### Problem statement
Copy out the records word for word, from the line containing "Given what this" through the end of the records, including both ends.
--- start ---
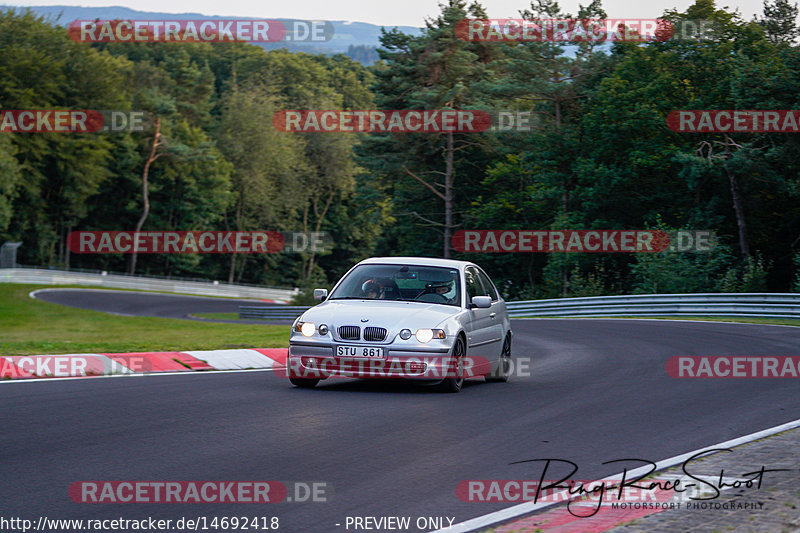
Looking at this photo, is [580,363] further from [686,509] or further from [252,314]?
[252,314]

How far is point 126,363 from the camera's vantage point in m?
13.7

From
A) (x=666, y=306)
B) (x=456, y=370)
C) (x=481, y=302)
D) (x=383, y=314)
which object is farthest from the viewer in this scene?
(x=666, y=306)

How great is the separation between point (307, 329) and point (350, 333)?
1.81 feet

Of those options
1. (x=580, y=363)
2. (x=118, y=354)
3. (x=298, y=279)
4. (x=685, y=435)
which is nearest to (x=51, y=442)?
(x=685, y=435)

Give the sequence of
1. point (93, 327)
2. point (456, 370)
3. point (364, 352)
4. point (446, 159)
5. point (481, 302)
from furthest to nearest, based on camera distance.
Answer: point (446, 159), point (93, 327), point (481, 302), point (456, 370), point (364, 352)

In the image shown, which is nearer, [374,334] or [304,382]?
[374,334]

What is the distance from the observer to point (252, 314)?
48031 mm

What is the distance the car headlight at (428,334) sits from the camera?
11.2 meters

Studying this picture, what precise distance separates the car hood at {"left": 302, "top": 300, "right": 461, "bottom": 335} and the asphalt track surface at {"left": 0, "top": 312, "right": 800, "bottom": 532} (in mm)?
831

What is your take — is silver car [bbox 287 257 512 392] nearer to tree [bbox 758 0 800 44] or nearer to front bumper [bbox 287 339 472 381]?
front bumper [bbox 287 339 472 381]

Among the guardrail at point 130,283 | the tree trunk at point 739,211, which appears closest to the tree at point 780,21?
the tree trunk at point 739,211

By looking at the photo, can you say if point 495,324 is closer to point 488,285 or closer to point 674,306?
point 488,285

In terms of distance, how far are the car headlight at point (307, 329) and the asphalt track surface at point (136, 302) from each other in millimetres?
40360

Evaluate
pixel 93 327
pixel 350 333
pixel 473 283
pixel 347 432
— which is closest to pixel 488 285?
pixel 473 283
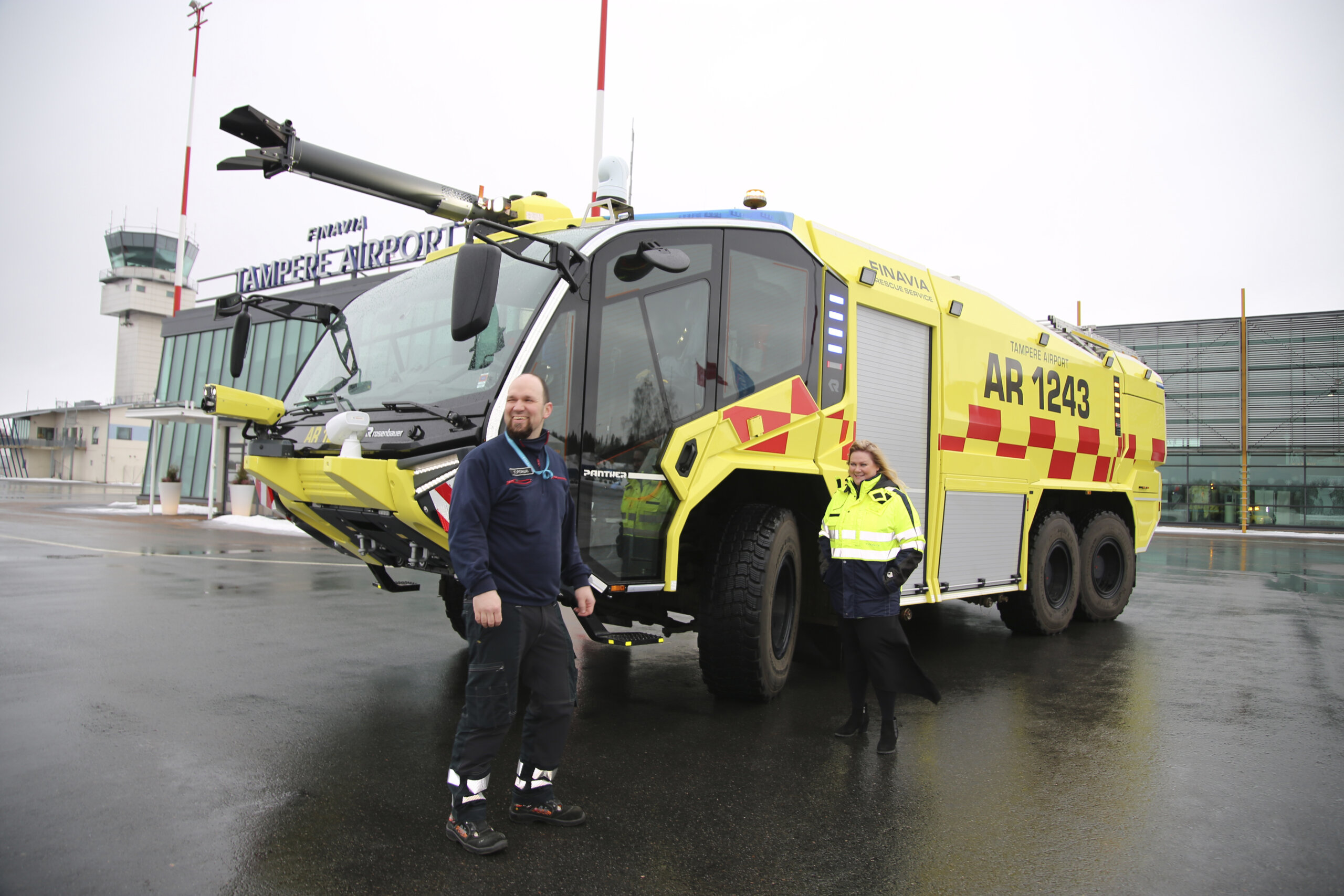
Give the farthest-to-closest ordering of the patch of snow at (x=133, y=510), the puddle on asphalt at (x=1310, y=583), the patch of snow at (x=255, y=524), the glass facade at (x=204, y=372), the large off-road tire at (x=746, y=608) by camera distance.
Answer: the glass facade at (x=204, y=372) → the patch of snow at (x=133, y=510) → the patch of snow at (x=255, y=524) → the puddle on asphalt at (x=1310, y=583) → the large off-road tire at (x=746, y=608)

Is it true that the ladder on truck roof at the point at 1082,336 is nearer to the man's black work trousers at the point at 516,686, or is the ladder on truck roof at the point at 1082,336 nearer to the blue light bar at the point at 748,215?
the blue light bar at the point at 748,215

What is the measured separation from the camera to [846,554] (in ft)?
14.9

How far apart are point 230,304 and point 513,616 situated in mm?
3436

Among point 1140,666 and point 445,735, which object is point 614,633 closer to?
point 445,735

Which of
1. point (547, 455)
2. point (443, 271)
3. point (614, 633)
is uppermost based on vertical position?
point (443, 271)

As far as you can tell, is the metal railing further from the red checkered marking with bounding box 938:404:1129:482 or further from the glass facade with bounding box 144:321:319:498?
the red checkered marking with bounding box 938:404:1129:482

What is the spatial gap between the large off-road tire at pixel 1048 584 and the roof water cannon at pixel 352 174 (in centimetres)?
508

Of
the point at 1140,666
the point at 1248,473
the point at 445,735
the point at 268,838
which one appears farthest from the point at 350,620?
the point at 1248,473

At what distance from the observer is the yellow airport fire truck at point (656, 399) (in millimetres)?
4184

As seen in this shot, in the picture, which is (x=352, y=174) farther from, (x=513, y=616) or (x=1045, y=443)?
(x=1045, y=443)

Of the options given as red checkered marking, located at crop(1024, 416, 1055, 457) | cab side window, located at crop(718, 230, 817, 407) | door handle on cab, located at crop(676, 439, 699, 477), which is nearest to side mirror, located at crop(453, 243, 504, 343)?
door handle on cab, located at crop(676, 439, 699, 477)

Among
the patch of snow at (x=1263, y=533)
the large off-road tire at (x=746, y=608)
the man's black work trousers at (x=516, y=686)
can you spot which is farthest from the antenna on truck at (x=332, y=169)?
the patch of snow at (x=1263, y=533)

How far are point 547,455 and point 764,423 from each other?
192 centimetres

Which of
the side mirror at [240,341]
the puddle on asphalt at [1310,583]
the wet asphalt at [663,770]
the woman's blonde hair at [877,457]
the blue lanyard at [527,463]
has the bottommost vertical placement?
the wet asphalt at [663,770]
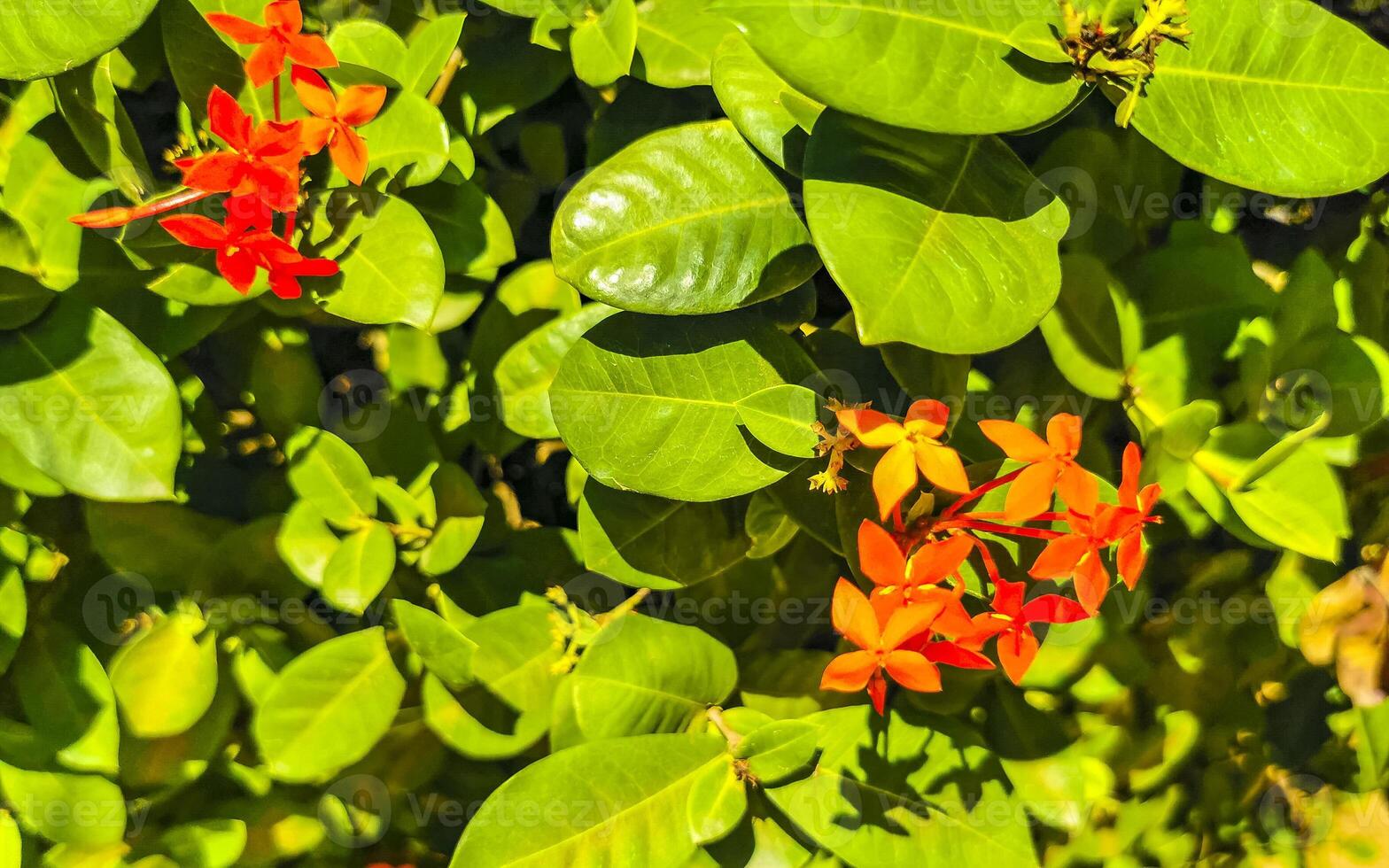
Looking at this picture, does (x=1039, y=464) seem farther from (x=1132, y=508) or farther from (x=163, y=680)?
(x=163, y=680)

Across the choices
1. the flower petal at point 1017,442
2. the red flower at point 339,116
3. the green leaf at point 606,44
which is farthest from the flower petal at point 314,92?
the flower petal at point 1017,442

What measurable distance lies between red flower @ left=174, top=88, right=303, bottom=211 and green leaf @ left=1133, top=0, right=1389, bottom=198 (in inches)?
30.5

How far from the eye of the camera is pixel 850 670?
33.7 inches

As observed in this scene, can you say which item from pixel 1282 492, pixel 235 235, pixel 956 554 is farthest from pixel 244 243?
pixel 1282 492

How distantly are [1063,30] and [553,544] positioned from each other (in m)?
0.84

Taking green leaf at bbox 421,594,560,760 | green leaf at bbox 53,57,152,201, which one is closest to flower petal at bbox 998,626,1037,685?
green leaf at bbox 421,594,560,760

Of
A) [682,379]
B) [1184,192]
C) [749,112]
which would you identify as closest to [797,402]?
[682,379]

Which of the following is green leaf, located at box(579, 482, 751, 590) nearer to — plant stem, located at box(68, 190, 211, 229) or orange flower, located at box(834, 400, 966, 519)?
orange flower, located at box(834, 400, 966, 519)

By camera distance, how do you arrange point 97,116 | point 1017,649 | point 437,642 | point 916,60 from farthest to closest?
point 437,642 < point 97,116 < point 1017,649 < point 916,60

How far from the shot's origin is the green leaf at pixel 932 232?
78cm

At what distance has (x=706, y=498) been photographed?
986 millimetres

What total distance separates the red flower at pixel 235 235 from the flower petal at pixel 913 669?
0.70 m

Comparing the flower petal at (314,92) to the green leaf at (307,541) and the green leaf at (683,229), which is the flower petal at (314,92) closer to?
the green leaf at (683,229)

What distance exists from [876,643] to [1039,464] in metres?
0.21
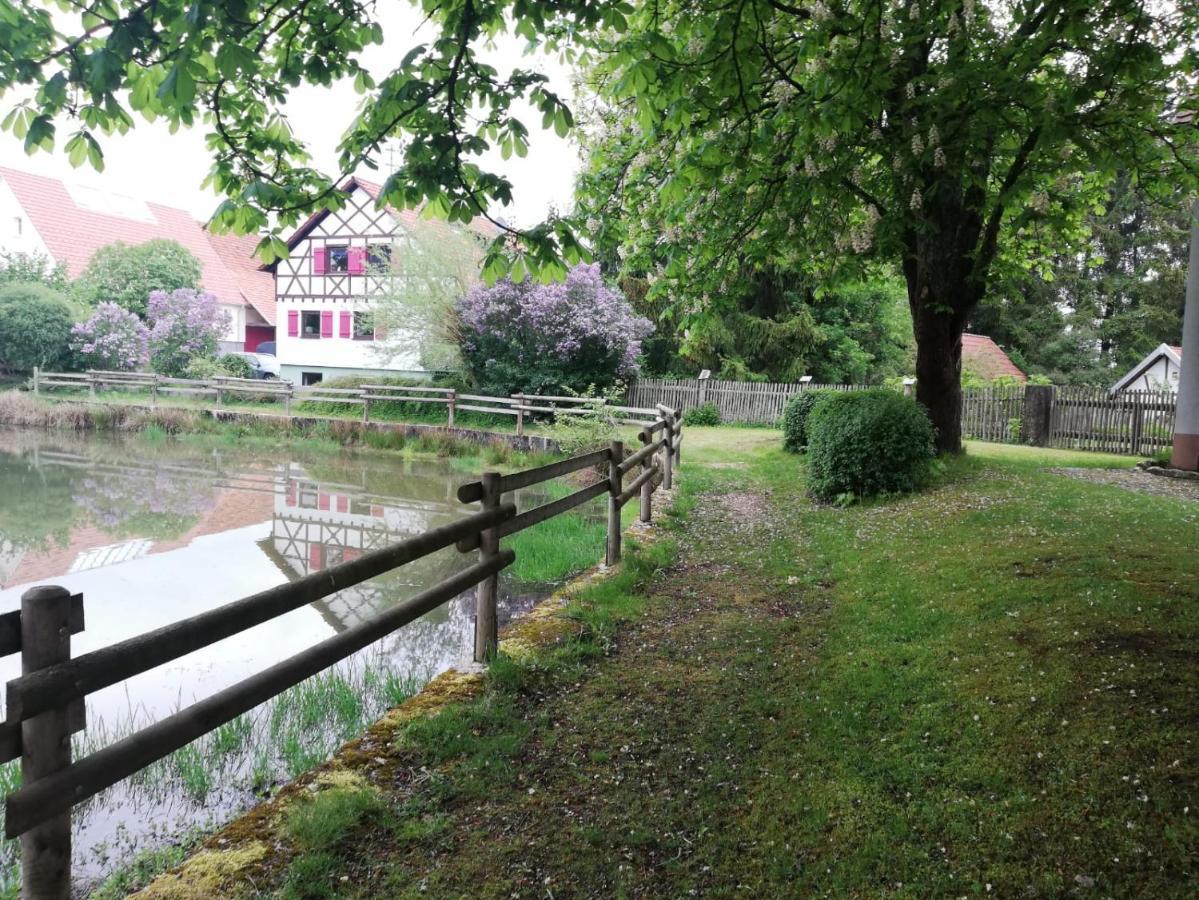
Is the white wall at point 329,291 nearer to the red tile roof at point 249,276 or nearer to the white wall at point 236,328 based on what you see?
the white wall at point 236,328

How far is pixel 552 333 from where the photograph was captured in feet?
79.4

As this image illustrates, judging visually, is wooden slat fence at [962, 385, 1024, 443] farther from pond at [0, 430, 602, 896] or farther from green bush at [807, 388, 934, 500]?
pond at [0, 430, 602, 896]

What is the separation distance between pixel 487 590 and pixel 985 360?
113ft

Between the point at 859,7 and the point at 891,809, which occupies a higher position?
the point at 859,7

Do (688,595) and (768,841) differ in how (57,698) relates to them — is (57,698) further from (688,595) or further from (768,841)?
(688,595)

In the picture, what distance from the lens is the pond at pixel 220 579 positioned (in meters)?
4.42

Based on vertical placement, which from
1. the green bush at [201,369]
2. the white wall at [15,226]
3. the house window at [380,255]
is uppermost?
the white wall at [15,226]

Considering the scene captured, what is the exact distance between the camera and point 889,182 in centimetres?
986

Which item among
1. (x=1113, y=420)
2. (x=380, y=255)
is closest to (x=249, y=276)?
(x=380, y=255)

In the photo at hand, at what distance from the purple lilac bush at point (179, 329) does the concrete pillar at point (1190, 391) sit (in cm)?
3369

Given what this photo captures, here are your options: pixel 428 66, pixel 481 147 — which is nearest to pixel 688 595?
pixel 481 147

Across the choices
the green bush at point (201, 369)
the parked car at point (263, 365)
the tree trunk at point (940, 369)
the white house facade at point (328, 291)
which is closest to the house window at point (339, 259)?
the white house facade at point (328, 291)

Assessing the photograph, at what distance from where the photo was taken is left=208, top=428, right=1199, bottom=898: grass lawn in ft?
9.89

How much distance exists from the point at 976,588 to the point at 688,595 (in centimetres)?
240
--- end ---
### Reply to the task
Given what this photo captures, here are your options: pixel 428 66, pixel 481 147 — which is nearest to pixel 688 595?
pixel 481 147

Across the choices
the green bush at point (201, 369)
the parked car at point (263, 365)
the tree trunk at point (940, 369)
the white house facade at point (328, 291)
which is closest to the house window at point (339, 259)?
the white house facade at point (328, 291)

Assessing the photograph, at what distance from where the photo was taken is left=208, top=428, right=1199, bottom=898: grass lawn in ft?
9.89

How much distance exists from the point at 976,588 to the point at 688,595 (in centimetres)?
240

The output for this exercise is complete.